--- Records provided ---
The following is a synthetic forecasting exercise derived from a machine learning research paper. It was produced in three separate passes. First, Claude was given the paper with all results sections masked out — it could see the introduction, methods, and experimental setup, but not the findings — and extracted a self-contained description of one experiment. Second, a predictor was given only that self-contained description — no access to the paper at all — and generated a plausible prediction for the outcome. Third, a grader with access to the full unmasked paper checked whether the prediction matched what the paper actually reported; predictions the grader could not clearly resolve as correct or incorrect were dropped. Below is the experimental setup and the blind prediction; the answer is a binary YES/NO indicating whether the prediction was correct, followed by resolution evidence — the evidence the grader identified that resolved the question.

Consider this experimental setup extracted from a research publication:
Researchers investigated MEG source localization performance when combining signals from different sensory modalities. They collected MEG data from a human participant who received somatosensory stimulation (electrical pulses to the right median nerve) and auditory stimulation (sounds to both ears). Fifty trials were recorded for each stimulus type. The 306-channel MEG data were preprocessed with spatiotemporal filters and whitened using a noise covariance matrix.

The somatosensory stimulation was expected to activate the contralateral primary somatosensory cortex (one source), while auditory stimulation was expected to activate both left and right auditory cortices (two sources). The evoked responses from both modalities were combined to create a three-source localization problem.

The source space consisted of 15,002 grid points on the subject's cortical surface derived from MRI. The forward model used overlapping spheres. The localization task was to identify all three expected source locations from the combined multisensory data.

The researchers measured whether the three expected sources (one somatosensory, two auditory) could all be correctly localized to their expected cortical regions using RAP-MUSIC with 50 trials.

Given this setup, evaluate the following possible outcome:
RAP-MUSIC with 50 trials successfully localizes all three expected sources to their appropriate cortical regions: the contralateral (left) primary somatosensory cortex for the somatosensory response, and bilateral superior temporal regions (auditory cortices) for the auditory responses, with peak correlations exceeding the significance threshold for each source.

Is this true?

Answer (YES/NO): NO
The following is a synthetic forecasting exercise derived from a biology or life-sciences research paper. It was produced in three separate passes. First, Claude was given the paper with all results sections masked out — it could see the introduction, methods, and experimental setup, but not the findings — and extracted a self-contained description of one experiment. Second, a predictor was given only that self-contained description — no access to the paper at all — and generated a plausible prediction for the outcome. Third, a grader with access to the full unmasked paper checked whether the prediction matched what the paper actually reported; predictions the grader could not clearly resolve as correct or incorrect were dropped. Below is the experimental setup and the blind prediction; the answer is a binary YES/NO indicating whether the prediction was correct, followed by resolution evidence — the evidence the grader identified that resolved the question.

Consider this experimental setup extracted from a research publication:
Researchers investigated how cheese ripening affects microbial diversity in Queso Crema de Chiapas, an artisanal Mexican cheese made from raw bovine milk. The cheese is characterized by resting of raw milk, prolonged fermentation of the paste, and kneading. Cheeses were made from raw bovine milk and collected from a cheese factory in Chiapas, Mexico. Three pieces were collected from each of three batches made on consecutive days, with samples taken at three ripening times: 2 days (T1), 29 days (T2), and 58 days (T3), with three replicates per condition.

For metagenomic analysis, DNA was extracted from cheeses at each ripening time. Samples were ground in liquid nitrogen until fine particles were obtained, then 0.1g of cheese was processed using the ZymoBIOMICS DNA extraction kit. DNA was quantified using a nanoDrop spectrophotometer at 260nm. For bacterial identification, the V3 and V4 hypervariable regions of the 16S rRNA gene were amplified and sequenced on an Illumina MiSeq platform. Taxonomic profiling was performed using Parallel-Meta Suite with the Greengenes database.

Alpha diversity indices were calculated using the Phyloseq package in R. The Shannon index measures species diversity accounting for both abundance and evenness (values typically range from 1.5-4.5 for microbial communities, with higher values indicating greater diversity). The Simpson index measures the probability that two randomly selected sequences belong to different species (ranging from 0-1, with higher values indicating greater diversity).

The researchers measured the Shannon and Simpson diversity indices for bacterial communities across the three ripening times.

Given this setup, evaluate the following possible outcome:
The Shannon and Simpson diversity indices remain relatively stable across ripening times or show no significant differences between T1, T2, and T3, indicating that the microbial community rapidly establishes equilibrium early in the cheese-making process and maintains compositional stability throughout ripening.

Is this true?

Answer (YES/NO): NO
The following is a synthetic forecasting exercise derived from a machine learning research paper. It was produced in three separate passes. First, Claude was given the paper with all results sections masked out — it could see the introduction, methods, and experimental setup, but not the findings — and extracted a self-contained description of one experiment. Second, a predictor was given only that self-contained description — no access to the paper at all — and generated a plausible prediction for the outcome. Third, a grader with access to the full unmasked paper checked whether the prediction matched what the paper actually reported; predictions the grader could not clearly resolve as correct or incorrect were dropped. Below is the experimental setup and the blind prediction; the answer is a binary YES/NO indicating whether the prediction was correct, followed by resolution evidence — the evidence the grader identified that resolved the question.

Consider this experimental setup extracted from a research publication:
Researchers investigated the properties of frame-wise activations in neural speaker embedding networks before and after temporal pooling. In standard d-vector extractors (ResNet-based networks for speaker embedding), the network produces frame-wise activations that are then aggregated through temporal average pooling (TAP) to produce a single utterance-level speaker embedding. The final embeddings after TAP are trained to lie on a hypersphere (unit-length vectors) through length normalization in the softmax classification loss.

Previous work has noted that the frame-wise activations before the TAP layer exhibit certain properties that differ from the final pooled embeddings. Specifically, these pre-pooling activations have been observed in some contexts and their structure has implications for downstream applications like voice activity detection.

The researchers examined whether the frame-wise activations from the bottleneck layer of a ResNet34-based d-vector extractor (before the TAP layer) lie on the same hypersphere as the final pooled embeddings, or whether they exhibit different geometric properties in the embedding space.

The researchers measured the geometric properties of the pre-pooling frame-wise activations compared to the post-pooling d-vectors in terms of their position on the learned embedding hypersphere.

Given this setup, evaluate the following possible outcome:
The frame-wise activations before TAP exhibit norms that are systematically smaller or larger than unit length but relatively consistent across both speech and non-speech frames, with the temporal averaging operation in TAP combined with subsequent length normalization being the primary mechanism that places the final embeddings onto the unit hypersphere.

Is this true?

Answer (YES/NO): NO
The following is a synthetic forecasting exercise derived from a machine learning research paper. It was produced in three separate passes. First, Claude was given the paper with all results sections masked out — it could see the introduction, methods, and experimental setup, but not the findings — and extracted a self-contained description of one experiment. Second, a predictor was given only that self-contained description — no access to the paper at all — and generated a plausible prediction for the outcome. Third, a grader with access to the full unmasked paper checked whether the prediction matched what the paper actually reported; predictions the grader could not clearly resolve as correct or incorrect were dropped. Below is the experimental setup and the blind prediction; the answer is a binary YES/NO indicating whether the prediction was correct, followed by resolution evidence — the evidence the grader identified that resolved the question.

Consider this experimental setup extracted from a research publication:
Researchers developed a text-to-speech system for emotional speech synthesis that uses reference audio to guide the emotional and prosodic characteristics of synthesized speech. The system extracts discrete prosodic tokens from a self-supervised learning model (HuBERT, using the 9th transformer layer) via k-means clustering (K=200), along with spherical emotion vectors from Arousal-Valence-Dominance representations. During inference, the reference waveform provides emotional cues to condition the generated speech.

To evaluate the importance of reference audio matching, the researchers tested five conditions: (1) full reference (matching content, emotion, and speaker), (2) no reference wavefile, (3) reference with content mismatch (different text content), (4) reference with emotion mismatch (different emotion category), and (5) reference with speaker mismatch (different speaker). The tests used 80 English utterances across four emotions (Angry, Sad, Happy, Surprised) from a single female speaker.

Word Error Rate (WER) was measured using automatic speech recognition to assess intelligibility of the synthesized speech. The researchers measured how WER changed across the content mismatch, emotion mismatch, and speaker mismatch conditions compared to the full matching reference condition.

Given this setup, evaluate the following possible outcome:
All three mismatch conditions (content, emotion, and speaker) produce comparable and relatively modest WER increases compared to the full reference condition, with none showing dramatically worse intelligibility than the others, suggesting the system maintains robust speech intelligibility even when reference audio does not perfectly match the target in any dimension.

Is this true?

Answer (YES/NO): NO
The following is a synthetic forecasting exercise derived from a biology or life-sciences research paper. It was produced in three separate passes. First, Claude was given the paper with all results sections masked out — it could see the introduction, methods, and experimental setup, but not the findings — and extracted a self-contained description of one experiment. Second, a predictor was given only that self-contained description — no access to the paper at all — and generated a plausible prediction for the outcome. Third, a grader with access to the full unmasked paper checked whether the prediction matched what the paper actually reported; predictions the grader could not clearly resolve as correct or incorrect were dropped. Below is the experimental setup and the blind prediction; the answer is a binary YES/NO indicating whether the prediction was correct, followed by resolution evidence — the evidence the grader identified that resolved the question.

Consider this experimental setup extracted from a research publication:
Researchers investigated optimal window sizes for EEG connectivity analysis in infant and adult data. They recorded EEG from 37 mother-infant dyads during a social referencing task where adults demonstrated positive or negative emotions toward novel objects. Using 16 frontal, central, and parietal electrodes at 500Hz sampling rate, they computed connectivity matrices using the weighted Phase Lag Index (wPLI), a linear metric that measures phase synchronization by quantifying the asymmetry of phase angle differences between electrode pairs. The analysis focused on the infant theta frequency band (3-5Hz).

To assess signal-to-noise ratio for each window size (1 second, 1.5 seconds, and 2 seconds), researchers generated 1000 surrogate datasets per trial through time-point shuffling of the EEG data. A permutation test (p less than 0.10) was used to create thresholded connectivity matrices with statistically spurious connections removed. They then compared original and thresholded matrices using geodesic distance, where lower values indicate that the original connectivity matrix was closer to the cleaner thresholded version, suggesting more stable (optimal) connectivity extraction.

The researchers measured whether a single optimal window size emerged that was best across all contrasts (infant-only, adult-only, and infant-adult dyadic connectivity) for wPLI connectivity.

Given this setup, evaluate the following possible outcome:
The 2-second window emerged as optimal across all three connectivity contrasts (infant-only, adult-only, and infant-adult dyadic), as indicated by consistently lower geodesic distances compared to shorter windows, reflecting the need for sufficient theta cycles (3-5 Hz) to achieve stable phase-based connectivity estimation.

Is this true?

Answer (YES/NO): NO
---
**What you should do**
Only the lines from the start of the material through the line bearing "The source space" are needed, restated exactly, with both end lines included.

**Response to the task**
The following is a synthetic forecasting exercise derived from a machine learning research paper. It was produced in three separate passes. First, Claude was given the paper with all results sections masked out — it could see the introduction, methods, and experimental setup, but not the findings — and extracted a self-contained description of one experiment. Second, a predictor was given only that self-contained description — no access to the paper at all — and generated a plausible prediction for the outcome. Third, a grader with access to the full unmasked paper checked whether the prediction matched what the paper actually reported; predictions the grader could not clearly resolve as correct or incorrect were dropped. Below is the experimental setup and the blind prediction; the answer is a binary YES/NO indicating whether the prediction was correct, followed by resolution evidence — the evidence the grader identified that resolved the question.

Consider this experimental setup extracted from a research publication:
Researchers investigated MEG source localization performance when combining signals from different sensory modalities. They collected MEG data from a human participant who received somatosensory stimulation (electrical pulses to the right median nerve) and auditory stimulation (sounds to both ears). Fifty trials were recorded for each stimulus type. The 306-channel MEG data were preprocessed with spatiotemporal filters and whitened using a noise covariance matrix.

The somatosensory stimulation was expected to activate the contralateral primary somatosensory cortex (one source), while auditory stimulation was expected to activate both left and right auditory cortices (two sources). The evoked responses from both modalities were combined to create a three-source localization problem.

The source space consisted of 15,002 grid points on the subject's cortical surface derived from MRI. The forward model used overlapping spheres. The localization task was to identify all three expected source locations from the combined multisensory data.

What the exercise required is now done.